Próximo ao natal, há alguns dias que antecedia do seu décimo sexto aniversário, o amigo que vivia escondido no seu aparelho, propôs que se conhecessem, já eram amigos há bastante tempo, brincou dizendo que não era comum ter um amigo sem cara, sem cor e sem cheiro. Precisariam se conhecerem.
Ficou um pouco desconfiada, mas confiava muito em se mesma, ou melhor, no seu aparelho, afinal, somente ela tinha acesso e este não iria sair por aí contando o que acontecia no seu quarto. Outra coisa, já se falavam há bastante tempo, já sabiam praticamente tudo um do outro. Tranquilo.
Ficou combinado na madrugada anterior. Só faltava um plano para sair de casa sem que os pais descobrissem o seu destino. Não foi difícil. Era uma garota muito certinha, nada que inventasse seria motivo para levantar suspeitas. Para todos, foi fazer um trabalho escolar na biblioteca.
Colocou sua melhor roupa, pegou seu ex-companheiro e abandonado livro para disfarçar qualquer desconfiança em casa, deixou o celular na gaveta, para não correr o risco de ser interrompida, e seguiu para o local combinado. Estava muito feliz.
Vestindo uma camisa colorida, calça preta e óculos escuros como ficara combinado, ele se apresentou. Agora o desconhecido tinha cara, tinha cor e logo ela sentiu que também tinha cheiro. Cheirava naftalina, cigarros e outros cheiros, porém, para ela, cheiros diferentes de todos os que já conhecia, coisa que só a fascinava mais.

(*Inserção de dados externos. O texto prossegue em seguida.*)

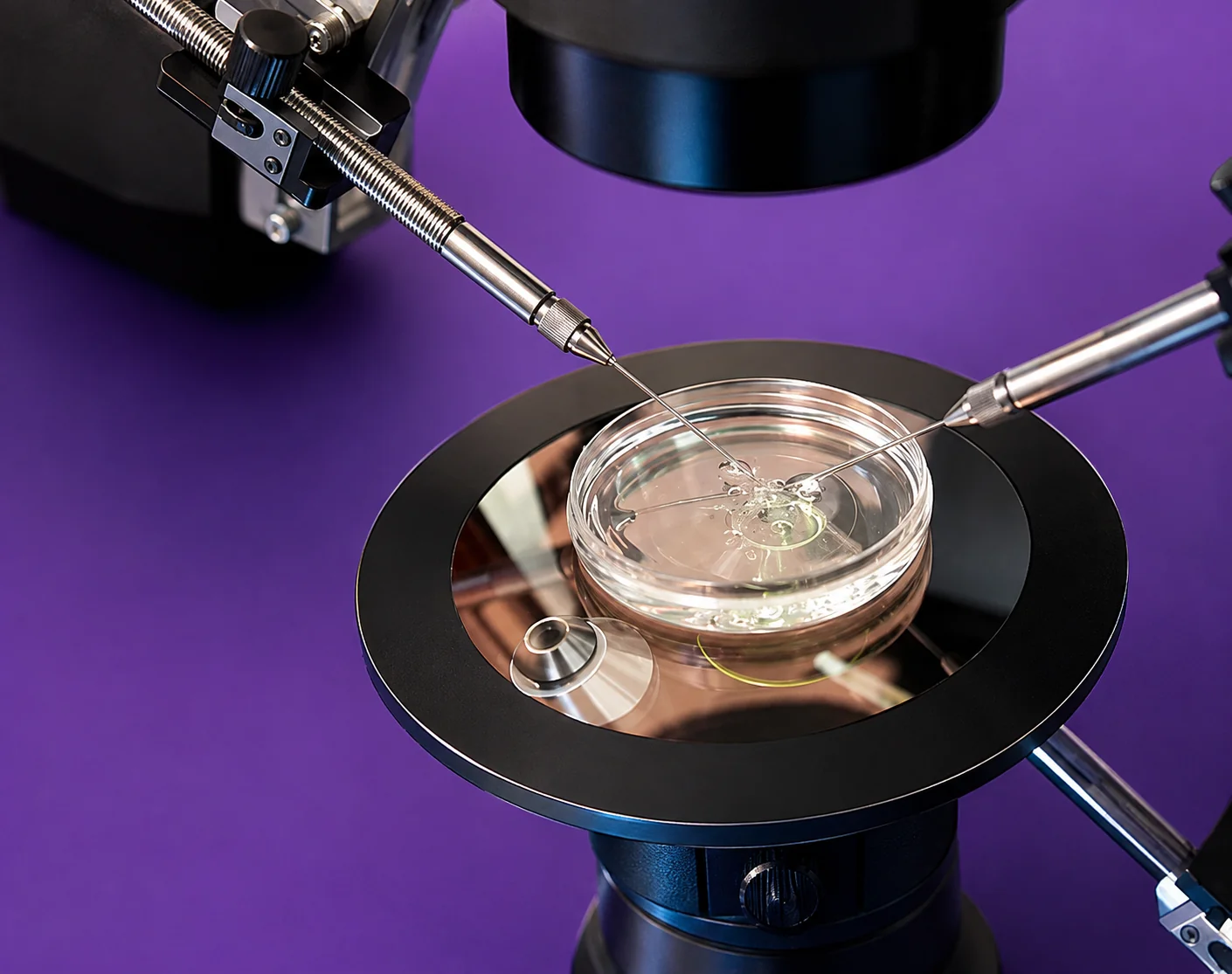 Embryo development from fertilization to blastocyst stage in IVF treatment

Foi um grande dia. Experimentaram todas as fases da vida apesar da diferença de idades. Brindaram igual gente grande, almoçaram como quem tinha fome de companhia e tomaram sorvetes igual crianças. Depois de um longo papo e várias promessas, entraram naquele carro conversível vermelho, visto por pessoas que circulavam no shopping, local do encontro, livre de qualquer perigo. Estava empolgada com tanto cavalheirismo. Partira junto com o desconhecido para um lugar mais desconhecido ainda, dela, e de todo o resto que a amava.
Desde então, nunca mais aquela menina foi vista, a única coisa que se sabia é que saiu para um encontro com um desconhecido, informação registrada em seu belo, frio e sofisticado presente. Somente ele traria as pistas que poderiam levar ao paradeiro da inocente aniversariante.
Obs: Fiquem atentos com o que seus filhos fazem no celular quando estão sozinhos.